Unfortunately, despite Claude's dominance, Codex gives FAR more tokens in their top plan, so that's what we're using here. If you harness it brutally enough, like it's harnessed here, it sometimes works!

How are the agents harnessed?

This repo uses a four-stage pipeline driven by Juvenal (https://github.com/zardus/juvenal), a workflow manager named after the Roman poet — riffing on "who watches the watchmen?" Each stage uses one or more Juvenal workflows to achieve and verify its goals despite agentic laziness, and each successful stage produces a git tag in the respective repo.

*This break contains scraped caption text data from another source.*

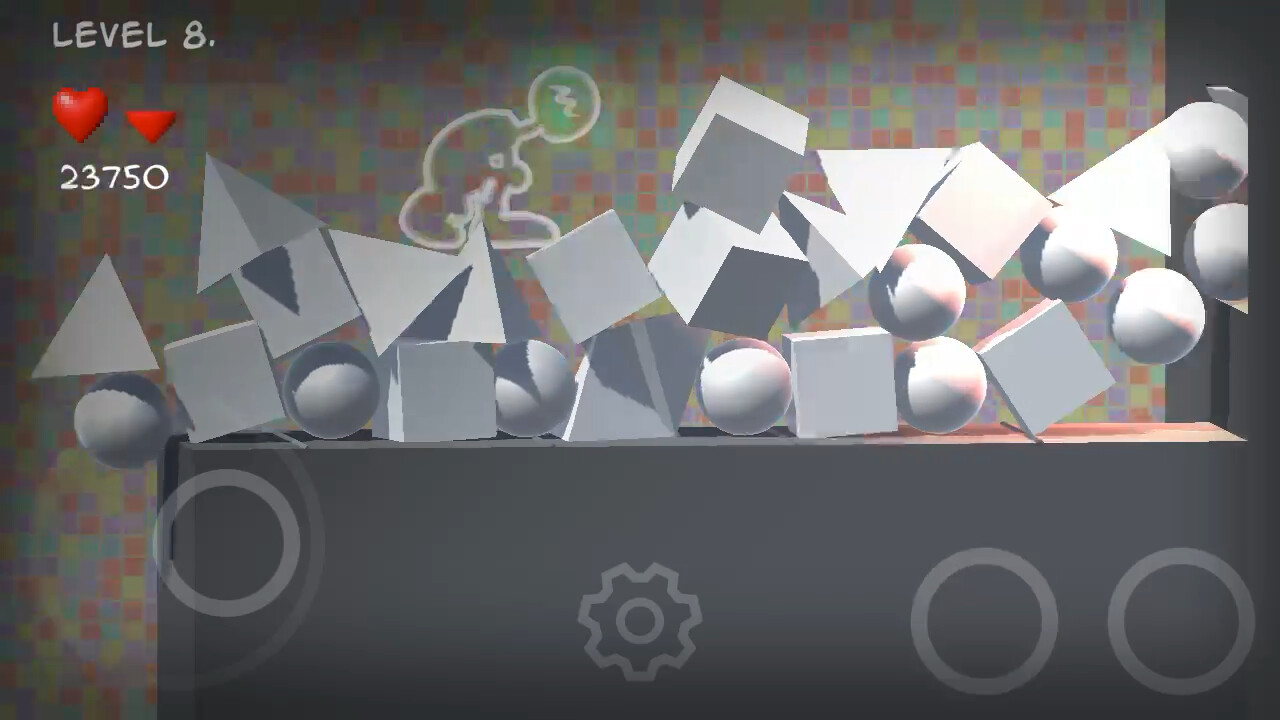 GreenBulb screenshot 8
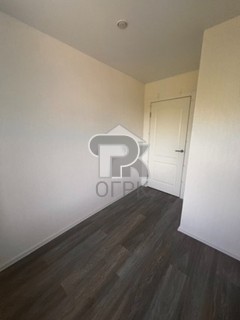 Купить 1-комнатную квартиру, №385589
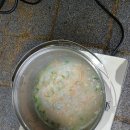 주암면사무소 이미지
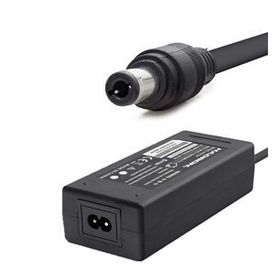 Hadron HD-794 12 V 10 A Plastik Kasa Adaptör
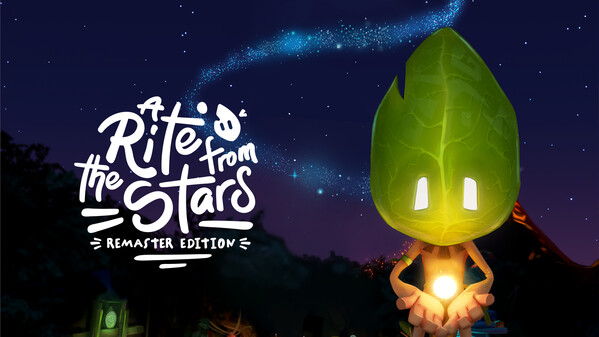 Ver ARftS Trailer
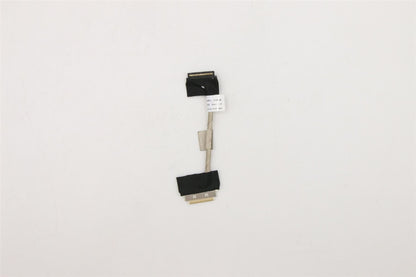 Lenovo Y50-70 Y50-70 Touch USB Audio Port Board 5C10F78865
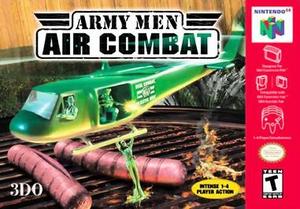 Box Art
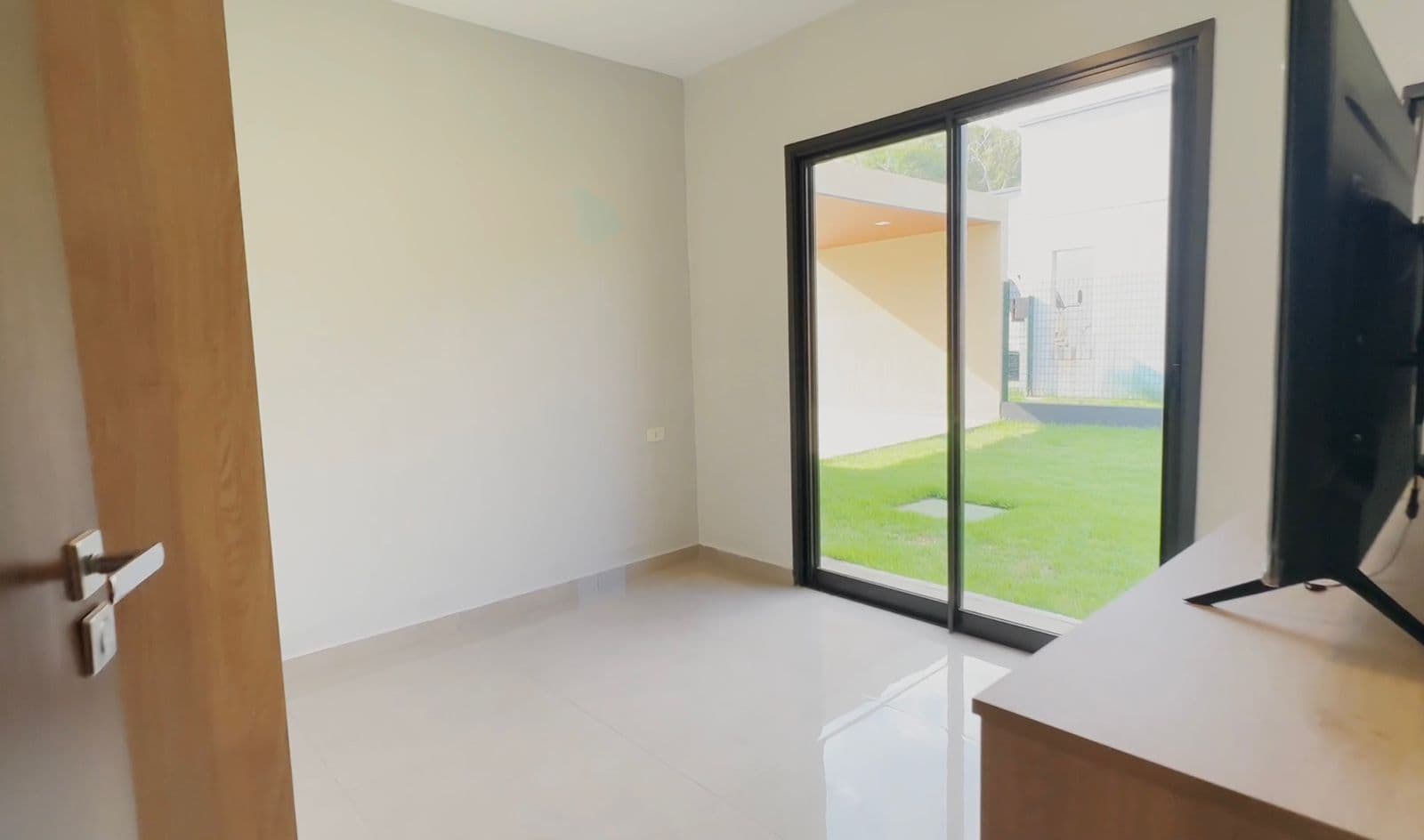 TERRA VIVA CONDOMINIO RESIDENCIAL · 6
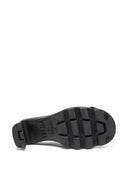Diesel D Hammer Ml D W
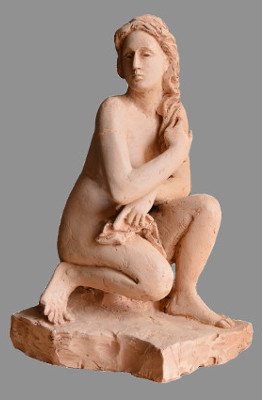 Sculpture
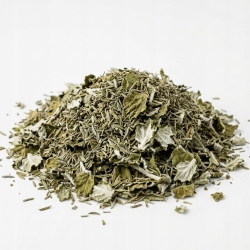 Mieszanka Ziołowa Młodość Z Zielem Nieśmiertelności (jiaogulanem) 100 G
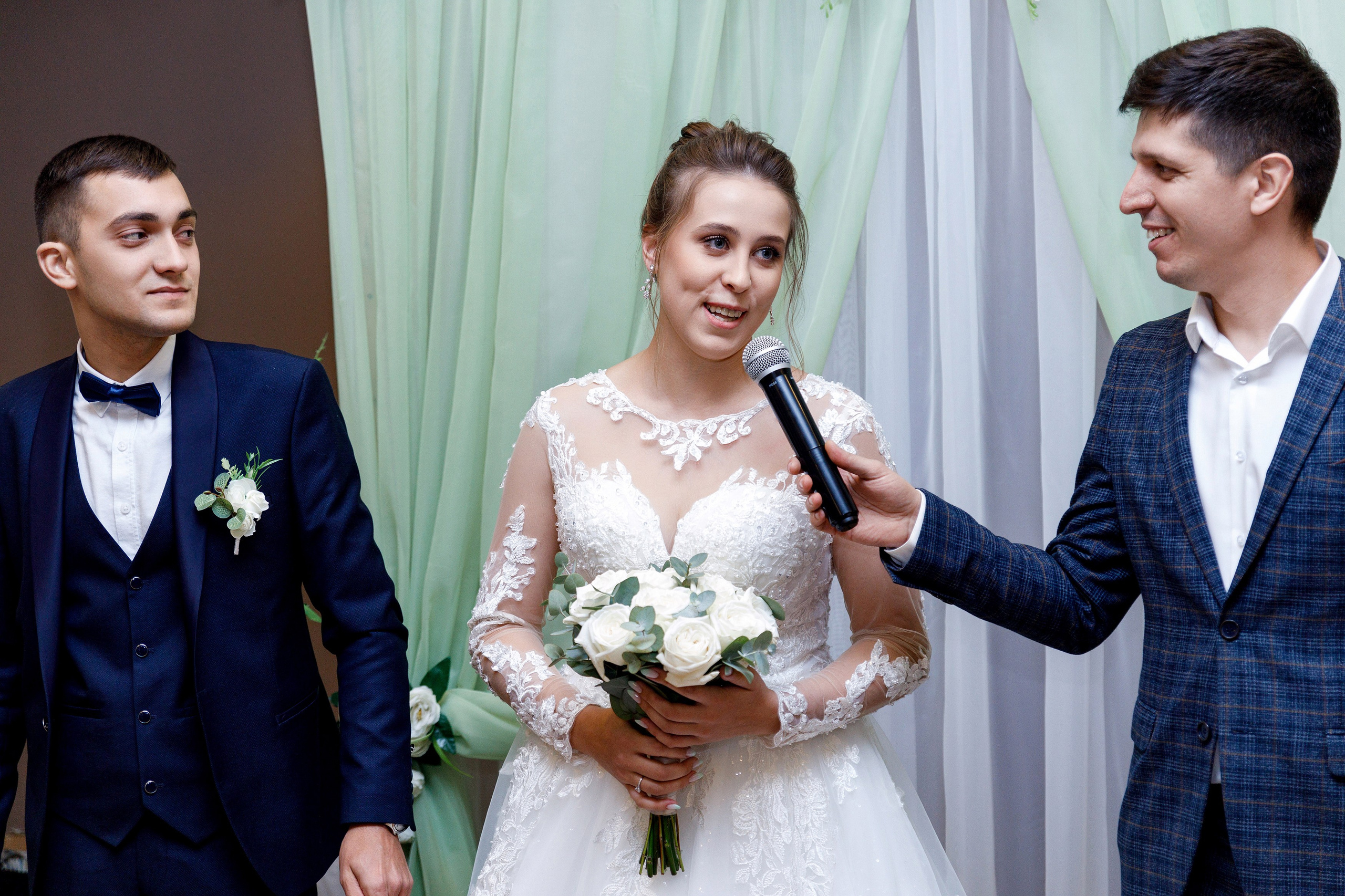 Кирилл и Валентина. Дорогой друг! Приветствую тебя на моем сайте!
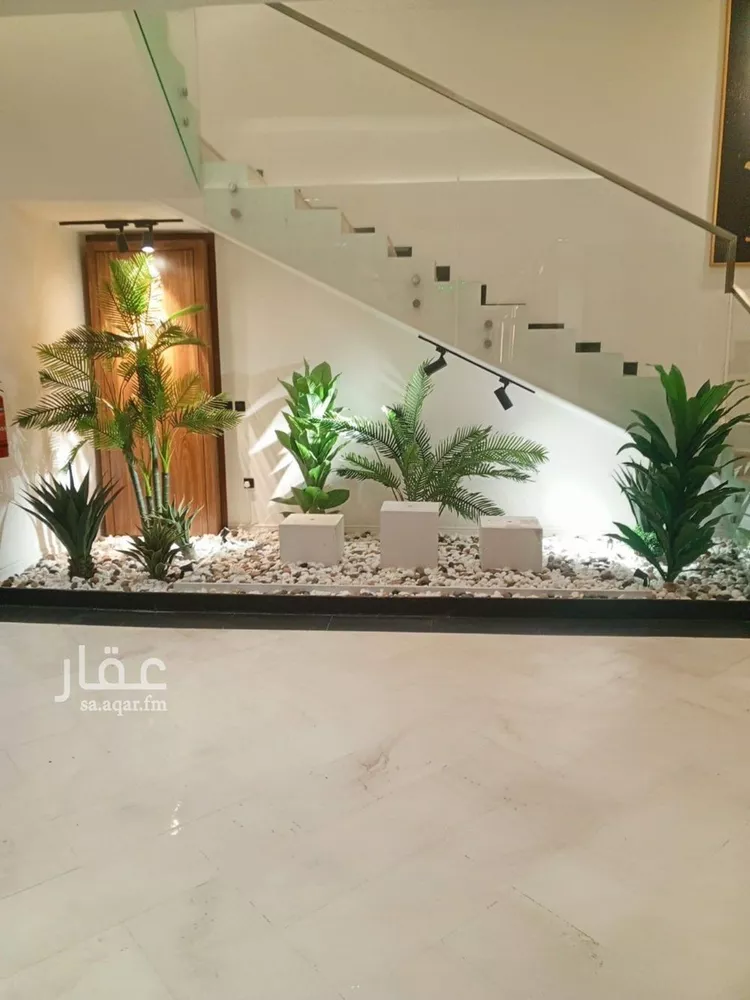 شقة للإيجار في شارع رقم 515, حي المونسية, مدينة الرياض, منطقة الرياض صورة 2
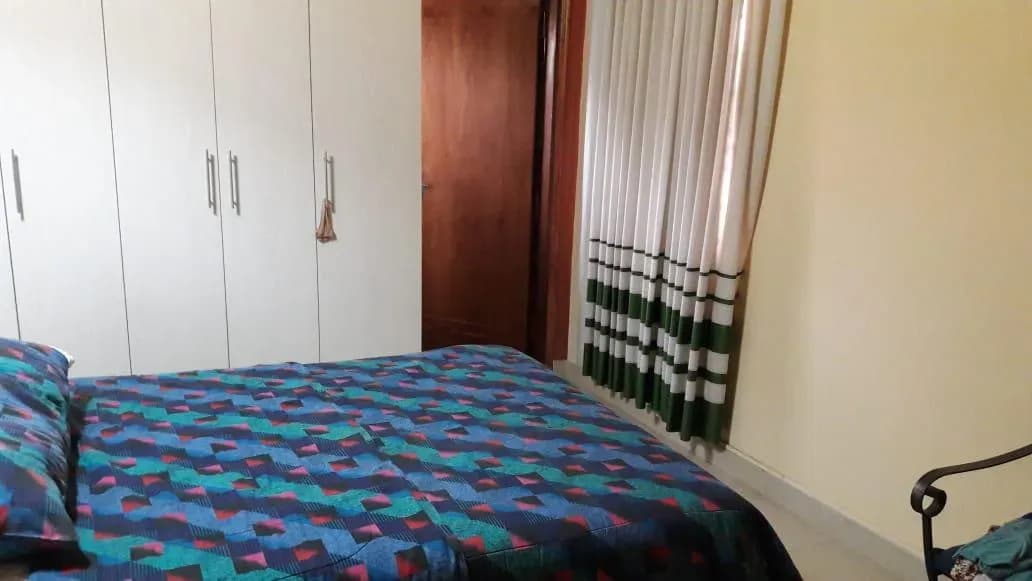 3-Bedroom House for Sale in Laguna Satí, Fernando de la Mora - Image 8
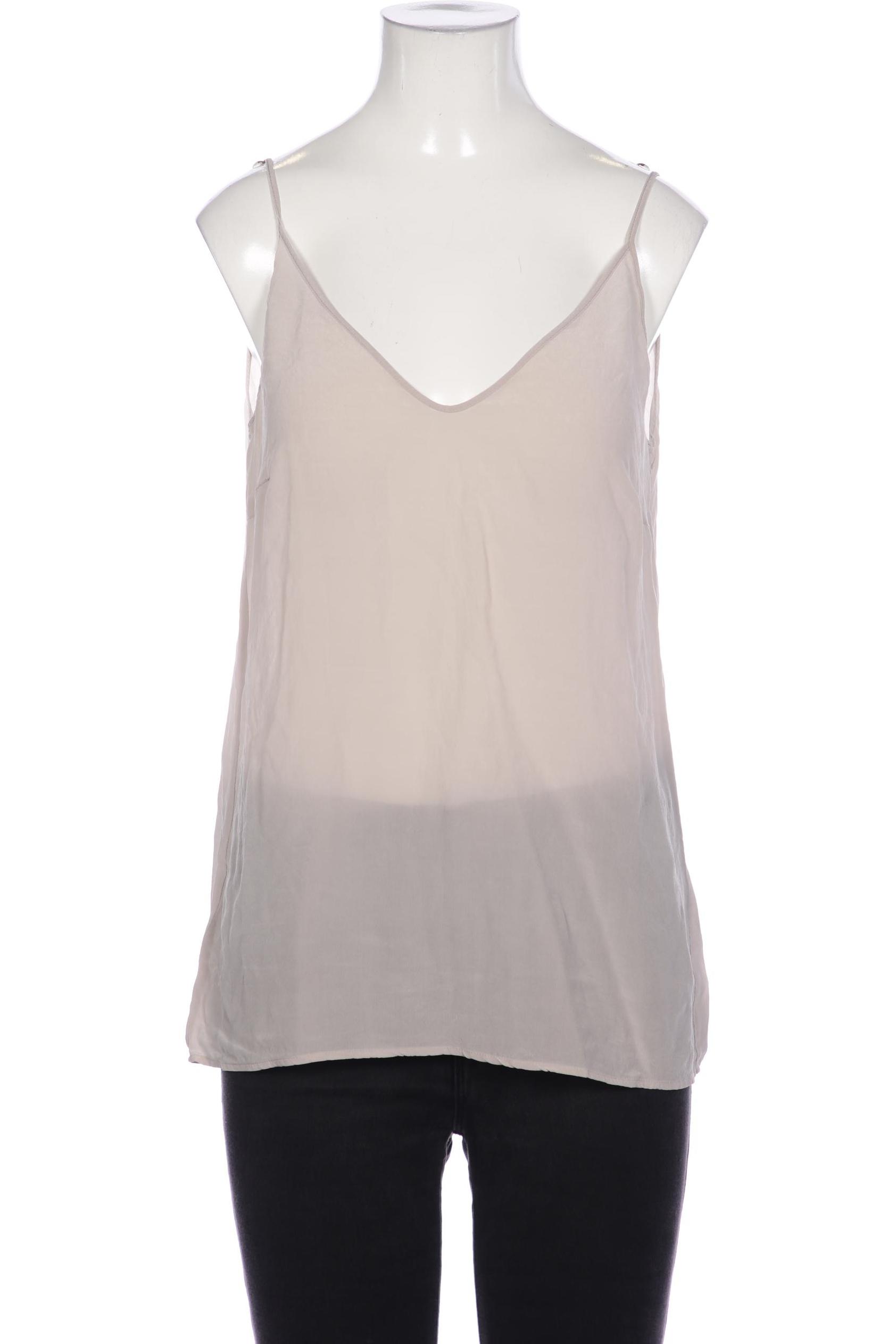 

Drykorn Damen Bluse, beige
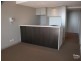 B301/1-3 Eton Road, Lindfield NSW 2070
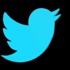 Twitter’da görev değişimi! Twitter’da görev değişimi!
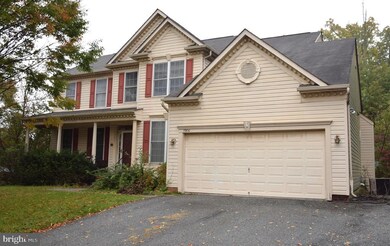 7906 Aylesford Ln, Laurel, MD 20707 - photo 2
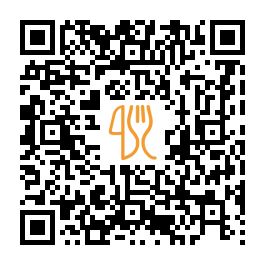 Link con codice QR al menù di Six Bells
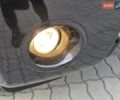 Черный Ниссан Патфайндер, объемом двигателя 2.5 л и пробегом 237 тыс. км за 9777 $, фото 60 на Automoto.ua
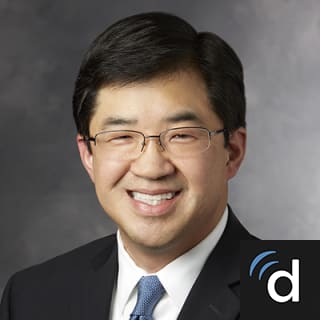 Peter Hwang, MD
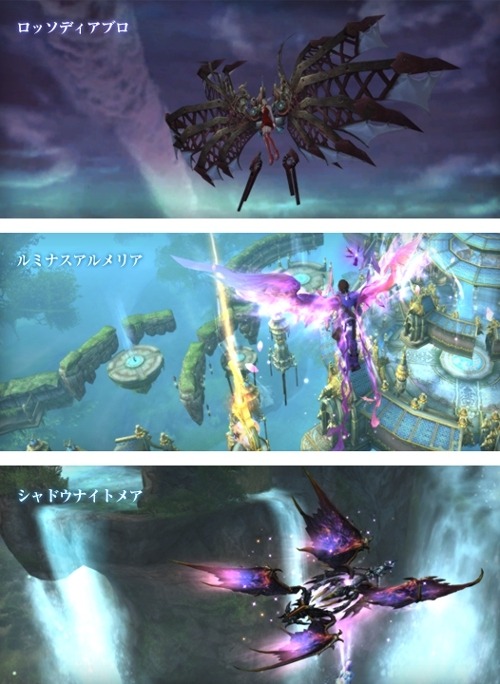 ���������꡼ No.004�Υ���ͥ������ / �֥ѡ��ե����ȥ��ɡ�6��åץǡ��Ȥǥ����ǥ��󥰥ɥ쥹������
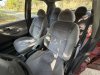 Slika 8 - Ford Mondeo 1.6 L  - MojAuto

Juvenal leans on a behavioral quirk of coding agents: they will happily cut corners on their own work, but have no incentive to cover for another agent's shortcuts. After every implementation step, several fresh-context validation agents check the result against different criteria; anything missing bounces back to the implementer, dozens of times if necessary. The Port stage in particular doesn't share a workflow across libraries — a planning agent drafts and iteratively refines a library-specific workflow before any porting starts, because no single template fits every C library.

  1. Recon - pull the original source (via Ubuntu's source packages) and existing CVEs, so the port has historical context for known non-memory issues.
  2. Setup - prepare the source for porting, rewriting tests to use public library APIs (so they survive a clean reimplementation) and adding new ones, both directly against the library and through dependent applications.
  3. Port - do the rust port. A planning agent first builds a library-specific workflow, then implementation and validation agents execute and check it step by step.
  4. Test - exercise the port against additional client applications and the validator suite.

The full pipeline definitions live in the pipeline repo.

What about upgrading to new library versions?

Each port is a regenerable artifact — the workflow can be rerun from scratch against a new upstream release. There's also a dedicated upgrade stage in the pipeline that's intended to be cheaper than full retranslation, though it hasn't been battle-tested yet.

Will these work outside of Ubuntu?

The current focus is Ubuntu drop-in replacements via apt, which forces strict ABI compatibility and shapes a sizable chunk of the unsafe-block count. Distributions with stricter, content-addressed semantics (like Nix) would be a better fit for agent-generated replacements; if you're interested in extending coverage there, get in touch.

How do I report a port bug?

We can't accept code patches against the ported libraries — we don't audit the generated Rust closely enough to reason about adversarial PRs. We do accept reproducer testcases against the validator repo — the Test stage picks those up and re-runs the affected port until it passes.